A Volta do dia da Sinceridade

Autor: Stanislaw Ponte Preta

Vocês queiram perdoar, sim?, mas vamos continuar imaginando coisas sobre o "Dia da Sinceridade", cujo dia bolamos em momento dos mais inspirados, escudados que estávamos na certeza de que dias como o "Dia das Progenitoras"," Dia da Reconciliação", "Dia do Papai" e outros de somenos não tinham a menor importância do ponto de vista cívico, e, sim, do ponto de vista comercial. Com aquela disposição de que sempre nos munimos, quando se trata de auxiliar o próximo, Ter idéias mais felizes, bolamos do "Dia da Sinceridade" que não tem o mínimo cunho comercial e – muito pelo contrário – ajuda os leitores que aderirem a burilar o caráter, elemento da personalidade de cada um que, segundo Tia Zulmira,– está para a consciência do indivíduo assim como a gomalina está para a cabeleira do Al Neto.
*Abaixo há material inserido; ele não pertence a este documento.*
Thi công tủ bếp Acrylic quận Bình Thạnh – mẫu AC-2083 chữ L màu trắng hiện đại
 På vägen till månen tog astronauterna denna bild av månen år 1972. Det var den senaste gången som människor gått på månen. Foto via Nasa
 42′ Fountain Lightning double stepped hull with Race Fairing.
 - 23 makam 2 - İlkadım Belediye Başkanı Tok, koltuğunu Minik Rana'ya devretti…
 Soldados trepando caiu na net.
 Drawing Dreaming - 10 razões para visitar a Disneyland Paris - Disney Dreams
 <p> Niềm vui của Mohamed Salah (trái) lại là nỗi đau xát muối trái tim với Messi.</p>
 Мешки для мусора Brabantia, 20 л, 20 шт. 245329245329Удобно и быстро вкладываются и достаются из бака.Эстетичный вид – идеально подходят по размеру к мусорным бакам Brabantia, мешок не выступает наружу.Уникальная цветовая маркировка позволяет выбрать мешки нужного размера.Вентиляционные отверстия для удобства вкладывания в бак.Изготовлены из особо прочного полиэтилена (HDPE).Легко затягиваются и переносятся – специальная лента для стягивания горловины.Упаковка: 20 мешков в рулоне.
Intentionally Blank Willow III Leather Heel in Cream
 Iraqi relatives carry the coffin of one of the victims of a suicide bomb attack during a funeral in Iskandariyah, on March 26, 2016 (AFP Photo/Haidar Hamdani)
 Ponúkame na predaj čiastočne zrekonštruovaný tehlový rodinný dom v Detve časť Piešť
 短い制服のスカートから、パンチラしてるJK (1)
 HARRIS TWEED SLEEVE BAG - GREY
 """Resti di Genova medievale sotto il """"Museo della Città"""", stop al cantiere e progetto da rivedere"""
O "Dia da Sinceridade" lavará a alma de muita gente, mesmo essa gente inibida que passa o dia mentindo para conservar os honorários, tais como garotas-propaganda, locutores de rádio, ministros de Estado, vendedores ambulantes e cronistas mundanos. Isto para somente citarmos classes mais ou menos definidas dentro do panorama da sinceridade nacional e – por que não?– internacional.

No "Dia da Sinceridade", talvez para evitar futuros aborrecimentos, não seria conveniente visitar parentes, mas seria de boa monta entrar na Câmara dos Deputados e conversar um pouco com o deputado em que votamos. Seria de bom alvitre também ligar o rádio para a Rádio Mundial e ouvir as pregações do irmão Alziro Zarur.

Somos de opinião que um dia assim viria descomplexar (ou será extracomplexar? Verifique aí, Osvaldo) diversas classes trabalhadoras, como por exemplo, a classe dos que vendem calçados. Isto é um exemplo, conforme vocês podem notar, trazido assim a esmo, só para melhor esclarecer a massa ignara.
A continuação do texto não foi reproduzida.